Poseł SLD Sławomir Kopyciński złożył do prokuratury wniosek w sprawie zbadania działalności Komisji Majątkowej. Argumentuje, że jej członkowie orzekając zwrot majątku kościelnego wielokrotnie przekroczyli uprawnienia i świadczyli nieprawdę. - Działała ponad prawem i łamiąc prawo - powiedział. Szkopuł w tym, że pismo "nie końca jest typowym zawiadomieniem o przestępstwie".
Kopyciński chce, by Prokuratura Okręgowa w Warszawie, do której skierował swój wniosek, zbadała wszystkie postępowania, jakie do tej pory toczyły się przed Komisją Majątkową.

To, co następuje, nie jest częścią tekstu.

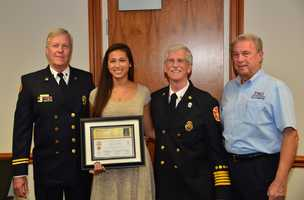 Essay-4 = L-R Palm Beach County Fire Captain (retired) Steen Ericsson, Third Place Winner Alexis Simm, Palm Beach Gardens Fire Chief Michael Southard, Palm Beach Gardens Police Foundation President Tom Murphy.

- Pismo posła wpłynęło. Wkrótce zapadnie decyzja, jaki dalszy bieg nadać sprawie - powiedziała rzeczniczka stołecznej Prokuratury Okręgowej Monika Lewandowska. Dodała, że wymaga ono analizy, bo "nie końca jest typowym zawiadomieniem o przestępstwie".
Teza posła Kopycińskiego
- Komisja przekazywała majątek Skarbu Państwa, majątek samorządu terytorialnego, jednostek komunalnych dla Kościoła katolickiego i kościelnych osób prawnych - mówił Kopyciński. - Wartość i wielkość przekazanego majątku niestety zmusza mnie do postawienia takiej smutnej tezy, że mamy w tej sprawie do czynienia z największą aferą korupcyjną w historii Polski - dodał polityk SLD.

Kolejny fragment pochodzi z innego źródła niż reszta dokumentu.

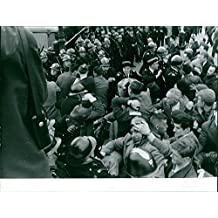 Vintage photo of Tension between people and group of police in Algeria.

Sprawa - jak mówił - dotyczy 60 tys. ha gruntów, 500 nieruchomości, z czego - według niego - jedynie 45 to obiekty związane z wykonywaniem kultu religijnego. - Skala dotyczy majątku wycenianego przez ekspertów na kilkadziesiąt miliardów złotych - zaznaczył Kopyciński.
Koniec blisko
Komisja Majątkowa działająca przy MSWiA na mocy ustawy z 1989 roku, dotyczącej stosunków państwa i Kościoła, zajmuje się m.in. roszczeniami strony kościelnej ws. dóbr kościelnych bezprawnie zagarniętych w PRL. W zamian kościelne instytucje otrzymują rekompensaty, np. grunty. Przez kilkanaście lat działania Komisja rozstrzygnęła ok. 2,8 tys. spraw, w części z nich nie osiągnięto porozumienia. Komisja ma do rozpatrzenia jeszcze ok. 240 wniosków. Media spekulują, że komisja jeszcze w tym roku ma zakończyć prace.